Philibert Commerson est un personnage fascinant, énigmatique et complexe lui aussi. Capable de secret ou d'ostentation, capable de passion ou de haines effrayantes, il est l'homme des excès. Curieux de tout et d'une grande force de concentration, c'est un travailleur illimité illustrant l'esprit encyclopédique de son siècle. Il a laissé d'innombrables pages manuscrites d'études diverses, notamment chimie, minéralogie, anatomie et ichtyologie. La matière, qui prédomine parmi ses activités, est la botanique à laquelle il vouera sa vie, jusqu'à l'épuisement de ses forces. Très vite séduit par la jeune femme, Commerson lui donne des cours de botanique et lui confie la préparation des herbiers. Elle se passionne pour cette nouvelle discipline à la mode, devient sa secrétaire particulière, puis sa maîtresse. En août 1764, enceinte de cinq mois, Jeanne est obligée de se déclarer fille-mère. Elle a choisi un notaire de Digoin, une ville des environs. Néanmoins, le scandale ne peut être évité. Comme il est sollicité depuis quelques années par ses amis naturalistes à Paris, Commerson décide de s'installer avec Jeanne Baret dans la capitale. Elle accouche en décembre 1764, et son fils, qui a reçu le nom de Jean-Pierre Baret, est directement confié à l’Assistance publique qui le place rapidement chez une mère adoptive.

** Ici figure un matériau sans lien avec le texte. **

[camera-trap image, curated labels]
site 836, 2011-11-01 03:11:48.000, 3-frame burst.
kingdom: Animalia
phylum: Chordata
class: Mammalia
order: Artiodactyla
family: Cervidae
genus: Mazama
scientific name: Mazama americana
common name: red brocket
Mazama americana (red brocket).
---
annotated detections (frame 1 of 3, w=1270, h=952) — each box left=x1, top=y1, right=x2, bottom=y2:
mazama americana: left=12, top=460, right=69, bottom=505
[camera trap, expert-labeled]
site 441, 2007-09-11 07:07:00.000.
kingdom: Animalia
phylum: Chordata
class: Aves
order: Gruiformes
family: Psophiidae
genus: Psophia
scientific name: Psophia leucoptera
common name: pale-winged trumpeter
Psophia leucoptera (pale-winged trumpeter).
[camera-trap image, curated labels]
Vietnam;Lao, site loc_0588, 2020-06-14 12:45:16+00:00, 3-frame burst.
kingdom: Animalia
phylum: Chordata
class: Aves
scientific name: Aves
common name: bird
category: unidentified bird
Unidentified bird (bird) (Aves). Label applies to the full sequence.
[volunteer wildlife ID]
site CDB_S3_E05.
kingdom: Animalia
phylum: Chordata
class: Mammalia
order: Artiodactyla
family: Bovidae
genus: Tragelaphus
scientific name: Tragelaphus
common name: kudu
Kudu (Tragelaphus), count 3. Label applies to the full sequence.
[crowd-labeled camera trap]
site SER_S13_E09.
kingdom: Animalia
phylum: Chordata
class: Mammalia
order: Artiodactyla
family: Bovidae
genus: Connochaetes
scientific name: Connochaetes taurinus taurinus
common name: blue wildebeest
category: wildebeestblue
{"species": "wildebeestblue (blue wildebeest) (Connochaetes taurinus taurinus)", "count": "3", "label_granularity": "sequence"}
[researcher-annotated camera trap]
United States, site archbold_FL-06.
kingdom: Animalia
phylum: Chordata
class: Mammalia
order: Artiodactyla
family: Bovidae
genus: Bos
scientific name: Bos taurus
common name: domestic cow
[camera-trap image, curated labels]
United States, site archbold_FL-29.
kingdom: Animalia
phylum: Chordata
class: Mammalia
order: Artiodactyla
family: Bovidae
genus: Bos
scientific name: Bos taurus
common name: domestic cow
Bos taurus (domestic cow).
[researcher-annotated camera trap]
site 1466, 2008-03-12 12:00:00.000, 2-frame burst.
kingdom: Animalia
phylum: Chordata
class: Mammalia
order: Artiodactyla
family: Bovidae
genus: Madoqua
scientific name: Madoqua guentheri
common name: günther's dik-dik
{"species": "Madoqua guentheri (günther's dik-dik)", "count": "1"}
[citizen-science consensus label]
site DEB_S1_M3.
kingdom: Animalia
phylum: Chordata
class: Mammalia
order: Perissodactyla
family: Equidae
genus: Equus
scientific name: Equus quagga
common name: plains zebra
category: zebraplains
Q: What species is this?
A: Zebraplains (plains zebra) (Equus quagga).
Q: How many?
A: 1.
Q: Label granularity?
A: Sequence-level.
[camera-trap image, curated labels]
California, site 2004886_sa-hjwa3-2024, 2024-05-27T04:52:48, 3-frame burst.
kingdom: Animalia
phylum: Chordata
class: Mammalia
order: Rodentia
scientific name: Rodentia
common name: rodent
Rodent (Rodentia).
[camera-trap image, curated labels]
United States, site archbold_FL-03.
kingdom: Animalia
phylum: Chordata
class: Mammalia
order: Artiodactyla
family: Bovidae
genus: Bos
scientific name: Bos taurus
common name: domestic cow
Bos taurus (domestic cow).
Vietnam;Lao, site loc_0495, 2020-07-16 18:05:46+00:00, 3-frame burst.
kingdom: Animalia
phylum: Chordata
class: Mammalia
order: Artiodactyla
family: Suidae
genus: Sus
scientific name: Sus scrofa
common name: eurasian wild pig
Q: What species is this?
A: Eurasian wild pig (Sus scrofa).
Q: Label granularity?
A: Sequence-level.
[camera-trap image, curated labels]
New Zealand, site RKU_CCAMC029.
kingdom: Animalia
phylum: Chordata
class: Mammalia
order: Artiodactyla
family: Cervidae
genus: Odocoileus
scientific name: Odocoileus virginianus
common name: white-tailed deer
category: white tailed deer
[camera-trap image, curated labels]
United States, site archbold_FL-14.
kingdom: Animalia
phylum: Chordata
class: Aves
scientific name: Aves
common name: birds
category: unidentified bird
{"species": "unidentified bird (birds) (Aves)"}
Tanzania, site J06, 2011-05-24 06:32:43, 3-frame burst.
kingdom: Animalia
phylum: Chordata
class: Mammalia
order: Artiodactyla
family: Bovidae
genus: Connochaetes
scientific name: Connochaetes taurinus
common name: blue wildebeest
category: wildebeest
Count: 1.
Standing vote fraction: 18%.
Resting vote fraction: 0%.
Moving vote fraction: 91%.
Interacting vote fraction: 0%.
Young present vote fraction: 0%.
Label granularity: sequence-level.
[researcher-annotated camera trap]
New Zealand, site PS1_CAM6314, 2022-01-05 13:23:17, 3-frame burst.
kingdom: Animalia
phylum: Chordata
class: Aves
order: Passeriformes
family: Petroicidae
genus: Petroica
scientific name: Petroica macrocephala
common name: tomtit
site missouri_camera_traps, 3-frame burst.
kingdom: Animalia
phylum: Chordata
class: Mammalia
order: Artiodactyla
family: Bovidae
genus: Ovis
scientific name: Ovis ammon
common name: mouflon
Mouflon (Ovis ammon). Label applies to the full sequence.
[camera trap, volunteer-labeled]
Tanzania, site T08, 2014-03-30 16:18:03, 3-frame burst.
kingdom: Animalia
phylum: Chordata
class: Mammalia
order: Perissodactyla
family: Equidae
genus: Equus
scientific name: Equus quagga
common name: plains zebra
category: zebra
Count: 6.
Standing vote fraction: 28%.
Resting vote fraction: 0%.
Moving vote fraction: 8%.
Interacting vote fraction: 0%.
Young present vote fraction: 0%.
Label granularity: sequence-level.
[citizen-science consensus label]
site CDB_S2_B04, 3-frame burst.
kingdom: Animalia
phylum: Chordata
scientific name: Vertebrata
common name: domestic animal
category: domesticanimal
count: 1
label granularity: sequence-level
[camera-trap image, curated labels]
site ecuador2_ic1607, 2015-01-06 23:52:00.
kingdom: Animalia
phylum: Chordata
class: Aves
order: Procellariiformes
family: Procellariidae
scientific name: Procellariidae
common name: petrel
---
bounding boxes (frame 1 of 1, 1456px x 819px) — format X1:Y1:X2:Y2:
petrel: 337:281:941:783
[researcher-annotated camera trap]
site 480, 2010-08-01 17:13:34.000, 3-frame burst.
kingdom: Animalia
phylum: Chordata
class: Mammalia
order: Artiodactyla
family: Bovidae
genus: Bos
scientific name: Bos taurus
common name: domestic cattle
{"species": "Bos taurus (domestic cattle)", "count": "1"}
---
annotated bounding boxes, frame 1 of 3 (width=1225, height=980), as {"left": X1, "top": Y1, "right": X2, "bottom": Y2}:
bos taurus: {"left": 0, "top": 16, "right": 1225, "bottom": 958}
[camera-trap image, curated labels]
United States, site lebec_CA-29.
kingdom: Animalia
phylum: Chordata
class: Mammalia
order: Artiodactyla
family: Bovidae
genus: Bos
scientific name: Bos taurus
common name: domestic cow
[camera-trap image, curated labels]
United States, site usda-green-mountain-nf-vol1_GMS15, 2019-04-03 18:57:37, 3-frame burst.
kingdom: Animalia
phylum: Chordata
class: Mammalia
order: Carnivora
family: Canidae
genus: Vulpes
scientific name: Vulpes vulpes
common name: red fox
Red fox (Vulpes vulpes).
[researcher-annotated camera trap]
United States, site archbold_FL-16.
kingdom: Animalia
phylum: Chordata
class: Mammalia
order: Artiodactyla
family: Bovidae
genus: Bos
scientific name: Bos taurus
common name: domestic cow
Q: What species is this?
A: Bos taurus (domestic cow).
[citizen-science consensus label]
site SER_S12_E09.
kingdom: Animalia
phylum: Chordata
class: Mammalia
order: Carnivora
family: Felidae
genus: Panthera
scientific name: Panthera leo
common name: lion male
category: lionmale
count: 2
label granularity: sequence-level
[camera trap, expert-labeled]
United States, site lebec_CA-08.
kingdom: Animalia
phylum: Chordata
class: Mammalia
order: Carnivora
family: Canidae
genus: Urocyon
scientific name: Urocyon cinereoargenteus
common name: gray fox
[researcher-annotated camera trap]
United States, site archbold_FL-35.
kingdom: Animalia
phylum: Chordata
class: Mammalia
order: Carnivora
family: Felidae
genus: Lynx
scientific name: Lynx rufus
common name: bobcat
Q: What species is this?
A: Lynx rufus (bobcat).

Il mourra quelques mois plus tard, à l’été de 1765. Commerson avait laissé son fils légitime aux soins de son beau-frère à Toulon-sur-Arroux. Il ne le reverra jamais. En 1765, Commerson est invité à rejoindre l’expédition de Bougainville. Hésitant à accepter à cause de sa mauvaise santé, il exige l’assistance de Baret comme infirmière ainsi que pour tenir son ménage et gérer ses collections et ses papiers. Sa nomination lui permet d'être accompagné d'un serviteur, payé par la dépense royale, mais les femmes sont, à l’époque, complètement interdites sur les navires de la marine française. C’est de ce moment, que date l’idée de déguiser Baret en homme pour accompagner Commerson. Pour échapper à tout contrôle, elle doit se joindre à l’expédition immédiatement avant le départ du navire, en prétendant ne pas le connaitre.
Une rude expédition
L'expédition comporte deux embarcations : une frégate, La Boudeuse, petit vaisseau en réduction où a pris place Bougainville, et une flûte, L'Étoile. La vie à bord n'est pas facile, mais elle l'est d'autant moins pour une femme à cause du manque d'hygiène, d'intimité et de place. Pour Jeanne Barret, le problème du linge propre et des ablutions est un défi sans cesse renouvelé́. L'eau est rare, et il lui est impossible de satisfaire ses besoins intimes en public, pudeur oblige... Elle redouble d'efforts pour apparaitre « virile », se bande la poitrine et se bourre la taille de tissu. En outre, elle exécute des travaux de force jusqu'à ruisseler de chaleur, trime sans un murmure, entre dans l'eau glacée pour la récolte de coquillages. Ou encore, elle affronte des escalades par quarante degrés au-dessous de zéro au détroit de Magellan, dans la mousse ou les rochers, chargée d'un fusil, d'une gibecière, de matériel de notes et de provisions pour la journée. Ainsi, elle se forge une réputation qui lui vaudra le sobriquet de « bête de somme ». François Vivès, en tant que chirurgien major aguerri et sûrement jaloux du statut de botaniste du Roi de Commerson, fut le tout premier à repérer la supercherie chez Jeanne : « la petite taille, courte et grosse, de larges fesses, une poitrine élevée, une petite tête ronde, un visage garni de rousseur, une voix tendre et claire, une adroite et délicatesse … faisaient le portrait d'une fille laide et assez mal faite ». Il fut peut être l'initiateur de la rumeur disant qu'il y avait une femme à bord. Le bruit s'étendit au point que Jeanne Baret fut obligée de rejoindre les autres domestiques sous le gaillard dans un hamac pour éviter les soupçons. Mais la punition fut terrible car ses compagnons tentaient de vérifier s'il s'agissait d'un homme ou d'une femme. Ils s’offraient des privautés, la harcelaient de grivoiseries des plus salaces. Ses nerfs furent mis à rude épreuve mais elle se défendit en révélant qu'elle était un eunuque. Afin de parer à tout éventuel harcèlement ou agression, elle ne se déplaçait plus sans une arme afin de dissuader les curieux et les importuns. Ce stratagème calma les esprits le temps de leur séjour en Amérique du sud. C’est durant ces relâches que Commerson découvrit cette belle plante mauve qu’il baptisa Bougainvillée. Les deux commandants pour ne pas compromettre les chances de cette expédition feignirent d’ignorer cette sulfureuse rumeur.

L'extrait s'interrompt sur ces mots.